The plastic passivated/encapsulated semiconductors antedate the glass passivated/encapsulated semiconductors and, despite their above-recited disadvantages, have been produced and used in such vast quantities that organizations of manufacturers and users have established dimensional standards therefor, thus making possible the development of automatic handling machinery for testing, marking, tape-reel packaging, lead bending and trimming, and automatic insertion of the devices into printed circuit boards. While all of the above-identified reliability problems characteristic of the plastic passivated/encapsulated devices are overcome in the glass passivated/encapsulated devices, the size and beaklike shape of the glass layer varies considerably from device to device. This variability, especially in conjunction with the miniature size of the beads in the newest devices, greatly increases the problems associated with automatic handling equipment, often to the point where cost-saving automatic techniques cannot be used and manual assembly costs must be absorbed to achieve the advantages of superior reliability. Thus, despite the reliability problems manifested by the older plastic passivated/encapsulated semiconductor, they remain most popular because of their mechanical design which is so readly adaptable to automation.

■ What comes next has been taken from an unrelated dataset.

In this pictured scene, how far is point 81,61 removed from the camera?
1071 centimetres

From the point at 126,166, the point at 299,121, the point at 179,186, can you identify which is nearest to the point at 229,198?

While semiconductor assemblies passivated and encapsulated in a combination of plastic and glass have been described in the prior art, such assemblies have not proven to be entirely satisfactory. Such semiconductor assemblies (as described in U.S. Pat. No. 3,149,396 and U.S. Pat. No. 3,237,272) typically possess one or more of the following disadvantages: (1) they are not applicable to axial lead semiconductors, (2) they utilize a special low melting point glass which fails to afford the aforementioned advantages of glass passivation/encapsulation, and (3) they utilize a microscopic passivation layer of grown lead silicate glass which affords passivation only at low voltage levels.
Accordingly, it is an object of the present invention to provide a passivated/encapsulated semiconductor assembly which combines the advantages of glass passivation and plastic encapsulation.
It is another object to provide such an assembly having a peripheral configuration which fits into automatic equipment designed for plastic passivated/encapsulated assemblies.
It is a further object to provide such an assembly which is completely resistant to moisture and withstands humidity and hermeticity tests with negligible failures.
A further object is to provide such an assembly which operates with high reliability at room temperature and at elevated temperatures, and exhibits superior thermal cycling resistance.
Another object is to provide a simple and economical process for manufacturing such a passivated and encapsulated semiconductor assembly.